Quanto più lo yogi mediterà profondamente e quanto più riuscirà a conservare gli effetti benefici della meditazione, restando fedele alle ridestate virtù e percezioni dell'anima e manifestandole nella vita quotidiana, tanto più il suo corpo diverrà un regno spirituale. La realizzazione del Sé che si va manifestando in lui rappresenta il trionfale ritorno dell'Anima regina, la quale si insedia nuovamente nel suo regno. Quando infatti l'Anima regina e la sua nobile corte (l'intuizione, la pace, la beatitudine, la calma, l'autodisciplina, il controllo di sé e della propria energia vitale, la forza di volontà, la concentrazione, il discernimento e l'onniscienza) governano il regno del corpo, quali straordinari cambiamenti si manifestano nell'uomo comune!

Lo yogi vincitore della battaglia della coscienza ha superato gli attaccamenti che l'ego privo di discernimento mostra nei confronti degli attributi e delle classificazioni di questo mondo (come "Io sono un uomo, un americano, peso un tot di chili, sono un milionario di questa città", e così via) e ha liberato l'attenzione da tutti i vincoli delle illusioni di cui un tempo era prigioniera. L'attenzione dello yogi, che prima osservava il creato soltanto con i fari dei sensi, rivolti esclusivamente al mondo esterno, è ora libera di ritirarsi in un regno infinito, che solo i riflettori della percezione interiore rendono visibile ... Quando infatti i fari della percezione sono distolti dalla materia e orientati verso il regno interiore, essi rivelano allo yogi la dimora segreta dello Spirito, nella sua eterna bellezza e nella sua gioia perenne, immanente in tutta la creazione ...
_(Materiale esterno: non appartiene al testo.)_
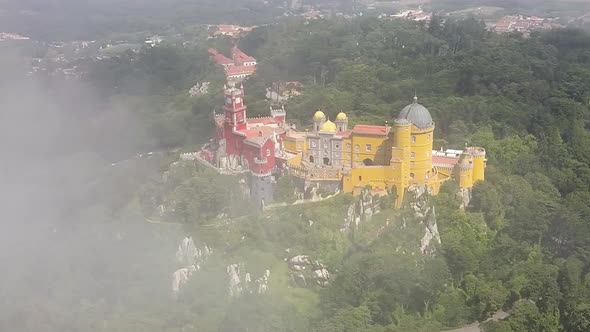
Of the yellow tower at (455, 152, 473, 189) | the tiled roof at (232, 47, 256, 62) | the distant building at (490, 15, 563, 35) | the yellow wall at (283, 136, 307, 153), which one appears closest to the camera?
the yellow tower at (455, 152, 473, 189)

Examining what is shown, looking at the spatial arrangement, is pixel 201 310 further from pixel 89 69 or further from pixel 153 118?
pixel 89 69

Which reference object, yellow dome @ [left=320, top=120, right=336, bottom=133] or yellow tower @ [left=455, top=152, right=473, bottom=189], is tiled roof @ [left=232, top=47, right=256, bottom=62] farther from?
yellow tower @ [left=455, top=152, right=473, bottom=189]

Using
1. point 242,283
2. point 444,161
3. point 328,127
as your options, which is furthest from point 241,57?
point 242,283

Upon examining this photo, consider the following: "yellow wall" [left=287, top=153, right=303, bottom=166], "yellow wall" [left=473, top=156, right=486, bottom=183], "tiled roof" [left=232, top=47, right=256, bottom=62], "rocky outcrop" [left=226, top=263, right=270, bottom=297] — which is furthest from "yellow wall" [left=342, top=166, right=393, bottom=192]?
"tiled roof" [left=232, top=47, right=256, bottom=62]

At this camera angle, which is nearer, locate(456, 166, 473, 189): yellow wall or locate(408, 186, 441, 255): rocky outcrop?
locate(408, 186, 441, 255): rocky outcrop

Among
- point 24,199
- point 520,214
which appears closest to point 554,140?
point 520,214

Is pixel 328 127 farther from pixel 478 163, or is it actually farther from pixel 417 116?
pixel 478 163

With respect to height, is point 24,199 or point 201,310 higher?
point 24,199
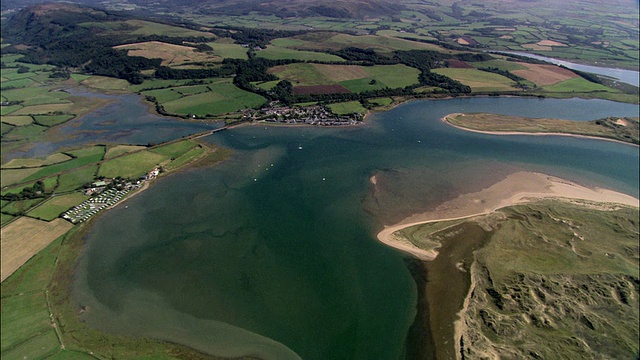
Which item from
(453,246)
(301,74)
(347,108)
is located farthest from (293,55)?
(453,246)

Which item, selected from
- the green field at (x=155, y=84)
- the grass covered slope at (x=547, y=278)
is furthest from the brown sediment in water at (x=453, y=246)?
the green field at (x=155, y=84)

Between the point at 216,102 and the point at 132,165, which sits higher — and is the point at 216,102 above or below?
above

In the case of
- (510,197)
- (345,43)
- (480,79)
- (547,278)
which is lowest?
(547,278)

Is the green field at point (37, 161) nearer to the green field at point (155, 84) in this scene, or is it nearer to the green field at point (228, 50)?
the green field at point (155, 84)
L'uomo liberato nelle cui mani immacolate è interamente affidato il regno divino del suo corpo non è più un comune essere umano dotato della limitata coscienza dell'ego. In realtà egli è l'anima, una forma individualizzata della Beatitudine sempre esistente, sempre cosciente, sempre nuova, un puro riflesso dello Spirito, dotato di coscienza cosmica ...

Con il potere della vera intuizione, egli sente l'eterno fremito della Beatitudine palpitare in ogni particella del suo piccolo corpo, come pure nel suo immenso Corpo cosmico dell'universo e infine nella propria natura di entità assoluta, tutt'uno con lo Spirito eterno, al di là della creazione manifesta ...

Questa è la realizzazione del Sé, la condizione innata dell'uomo in quanto anima, puro riflesso dello Spirito. I sogni delle incarnazioni sono rappresentati sullo schermo illusorio della coscienza individuale, ma in realtà l'uomo non è mai separato da Dio neppure per un istante. Noi siamo il suo pensiero, Egli è la nostra essenza. Da Lui proveniamo, in Lui dobbiamo vivere come manifestazioni della sua saggezza, del suo amore e della sua gioia, in Lui il nostro ego dovrà tornare a fondersi, entrando nello stato di veglia perenne e senza sogni della Beatitudine eterna.